Computational Ridge Identification with SCMS for Python
This code is a python implementation of the generalized Subspace Constrained Mean Shift (SCMS) algorithm, translated and modified from the R-code developed by Yen-Chi Chen (University of Washington) to run on gridded images.
Author: Mike Chen
Please cite the following papers when using the code for a publication:
- Chen, Michael Chun-Yuan, et al. "Velocity-Coherent Filaments in NGC 1333: Evidence for Accretion Flow?" ApJ 891 (2020) 84
- Chen, Yen-Chi, Shirley Ho, Peter E. Freeman, Christopher R. Genovese, and Larry Wasserman. "Cosmic Web Reconstruction through Density Ridges: Method and Algorithm." MNRAS 454 1140 (2015) arXiv: 1501.05303
- Chen, Yen-Chi, Christopher Genovese, Christopher R. Genovese, and Larry Wasserman. "Generalized Mode and Ridge Estimation." (2014): arXiv :1406.1803
- Ozertem, Umut, and Deniz Erdogmus. "Locally Defined Principal Curves and Surfaces." The Journal of Machine Learning Research 12 (2011): 1249-1286.
To install the latest version of CRISPy
from this repository, run:
python setup.py install
To pip install a 'stable' release, run:
pip install astro-crispy
Please note that the last 'stable' version is rather out of date, and installing the latest version of this repository is recommended.
To find density ridges from a .fits image (e.g., a cube) with the name fname
and write the results to a .txt file with the name savename
, run:
from crispy import image_ridge_find as irf
G = irf.run(fname, h=h, thres=thres)
irf.write_output(G, savename)
Where h
and thres
are the smoothing length and the intensity thresholds, respectively.
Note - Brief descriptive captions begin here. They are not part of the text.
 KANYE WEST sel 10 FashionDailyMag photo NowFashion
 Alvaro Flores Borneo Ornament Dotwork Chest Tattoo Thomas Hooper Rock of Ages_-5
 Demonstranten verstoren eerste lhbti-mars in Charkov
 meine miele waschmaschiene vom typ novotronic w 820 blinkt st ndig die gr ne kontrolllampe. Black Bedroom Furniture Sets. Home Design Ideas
For a start, an h
value comparable to your data's resolution element (e.g., the FWHM beamsize in pixel units) is recommended. The thres
value should be set well above the noise level of your data, where the signal of your structures is reasonably robust.
To grid CRISPy
results onto the native grid of the input image, run the following:
from crispy import grid_ridge as gr
gr.grid_skel(readFile, imgFile, writeFile)
where readFile
is the .txt results of the CRISPy
run, imgFile
is the .fits image file from which CRISPy
was ran on, and writeFile
is the name of the gridded result in .fits format.
To prune the gridded skeletons, run the following:
from crispy.pruning import Skeleton
skel_obj = Skeleton.Skeleton(skelFile)
skel_obj.prune_from_scratch()
skel_obj.save_pruned_skel(spineFile, overwrite=True)
where skelFile
is the .fits image file of the gridded result and spineFile
is the name of the pruned spine image to be saved.
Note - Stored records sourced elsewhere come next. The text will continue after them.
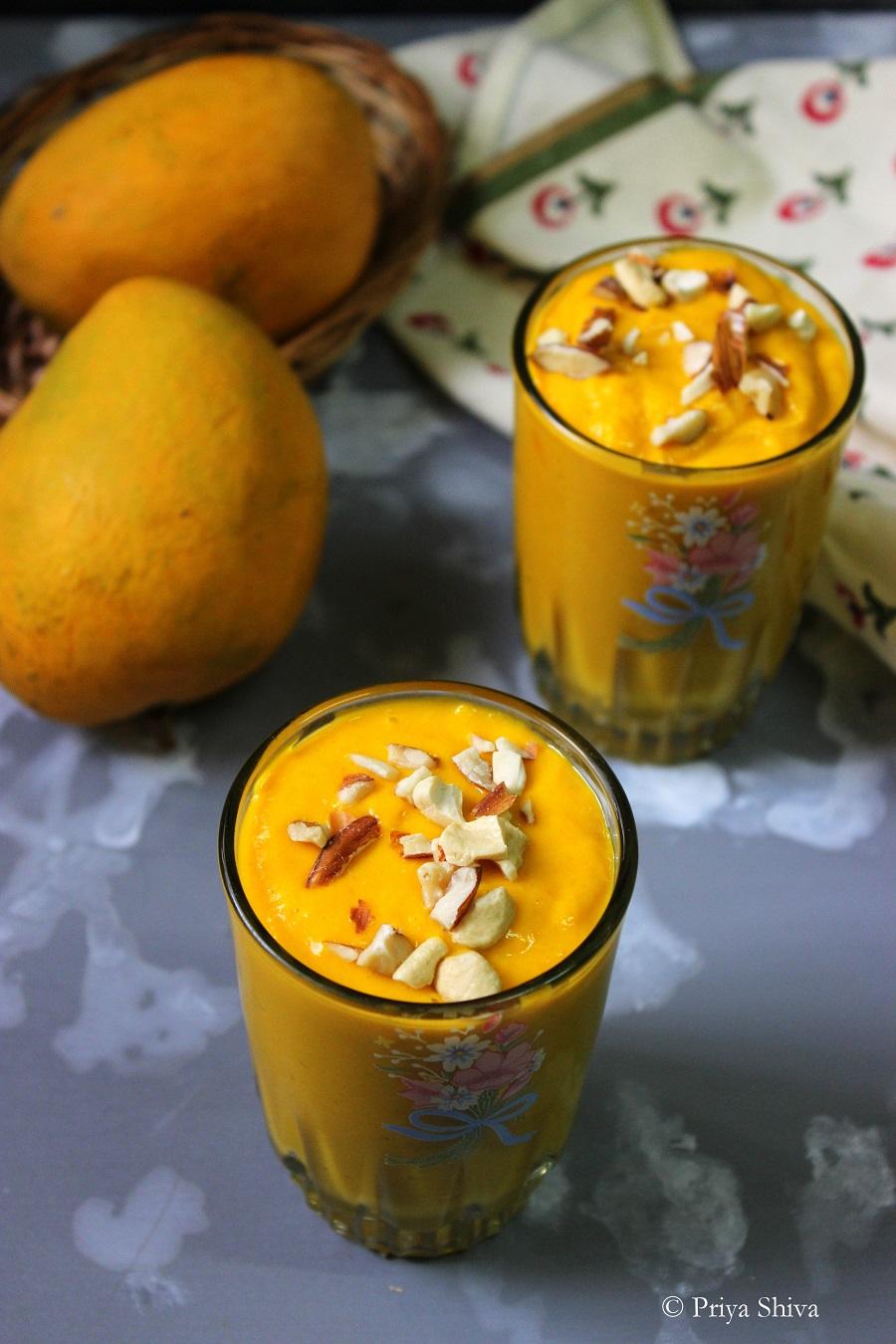Spiced Mango Oatmeal Smoothie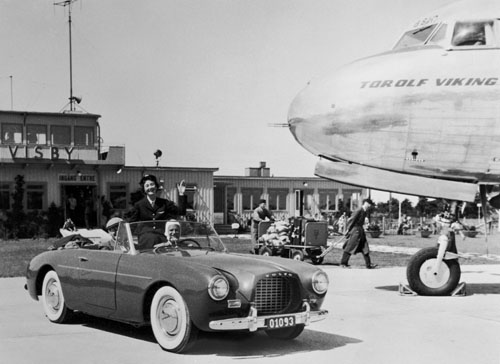 Volvo P1900 Sport at Gotland Visby Airport.jpg
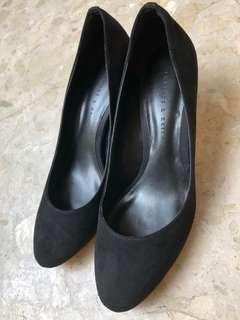 (Price reduced) Charles & Keith Black Covered / Forma Suede Heels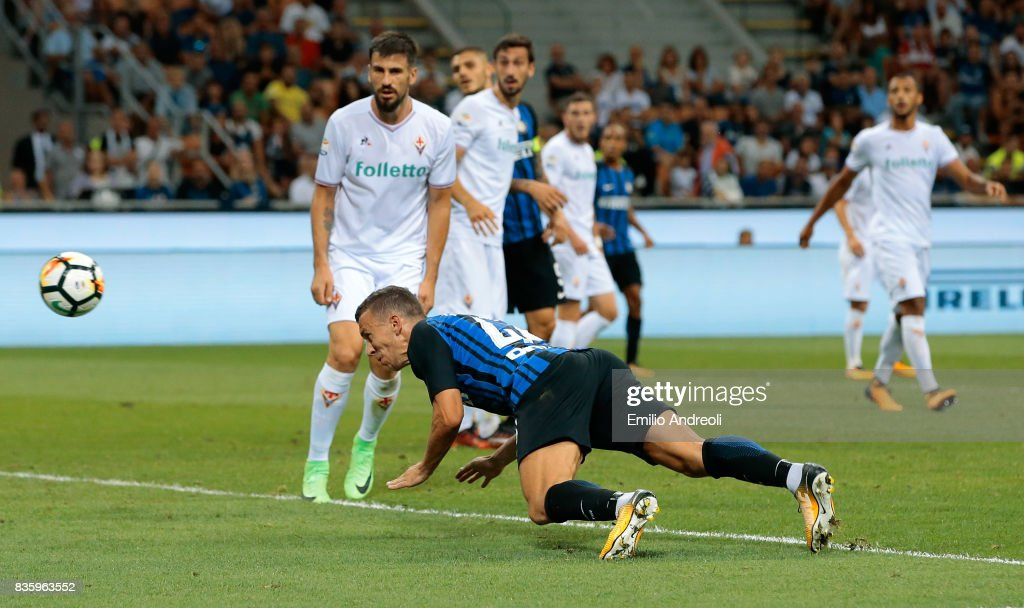 Ivan Perisic of FC Internazionale Milano scores his goal during the Serie A match between FC Internazionale and ACF Fiorentina at Stadio Giuseppe Meazza on August 20, 2017 in Milan, Italy.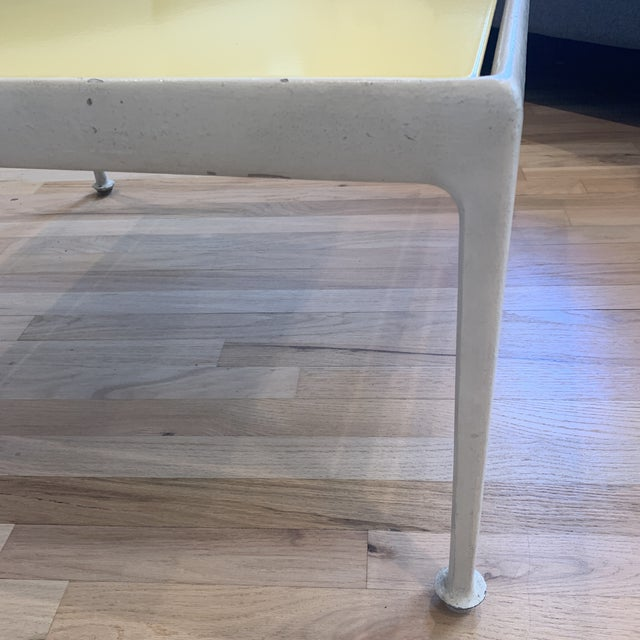 Metal 1960s Mid-Century Modern Knoll Richard Schultz Table For Sale - Image 7 of 10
The smoothing bandwidth, h
, is the effective image resolution in pixel (e.g., voxel) units. For Nyquist-sampled images, I'd recommend starting with h=2
. Larger values are good for suppressing the image noise. However, if the desired smoothing bandwidth is greater than 6, it would be computationally more efficient to convolve the image first, downsample it (Nyquist-sampled still), and then run the new image with an h value around 2. For astronomical use, please remember that the smoothing bandwidth applies in all dimensions, including the spectral axis. If desired, the crdScaling
parameter can be used to recale the effective h relative to individual axis.
The density threshold, thres
, is the minimal value for a pixel to be considered data. Pixels with lower values will be masked out to save computational time and reduce noisy artefacts.
The overmask
parameter allows the user to provide a custom mask to specify which pixels to be included in a run as data, rather than using the one defined by thres
.
The convergence criterion eps
is the precision of the ridge desired. Higher precisions (i.e., lower eps values) will take longer for the walkers to converge. In general, eps = 0.01
is recommended. For test runs or some science cases, however, eps = 0.1 will likely suffice.
Some walkers may take exceptionally long to converge, depending on the image and mask qualities. The maxT
parameter sets the maximum number of iterations before the run terminates. Depending on the image, the maxium number of iterations may need to be much higher than the default (1000) for a reliable result. The converge_frac
can be used in complement with maxT
to ensure a run terminates on a timely basis.
The converge_frac
parameter sets the threshold to terminate the run based on the fraction of walkers converged (1 being 100%). Since some walkers will inevitably converge exceptionally slowly, setting this parameter to a value less than one is advised.
The walkerThres
parameter is similar to thres
, but for pixels over which walkers are placed. To save computational time and avoid edge artefacts, a walkerThres > thres
value (like that set by the default) is recommended (e.g., use the default).
The walkers
parameter allows the user to provide initial walker positions, rather than using the one defined by walkerThres
. The walkers
can be used to continue a run with unconverged walkers, such as a test run with a lower number of maximum iterations (maxT
).
When some of the axes in the data do not have well-established scaling relations with the others (e.g., velocity versues position), the rescaling parameter, crdScaling
, allows the user to rescale the axes relative to its native pixel values. This parameter can also be used to set the "effective" h
value relative to each axis, allowing one to smooth each axis independently for a desired resolution.
If return_unconverged = True
(i.e., the default), the run returns the converged walkers along with unconverged walkers. If desired, the unconverged walkers can be fed into a new run with the same data using the walkers
parameter. This particular technique allows the users to continue a run that was terminated prematurely (e.g., in a quick test run with a low maxT
or converge_frac
.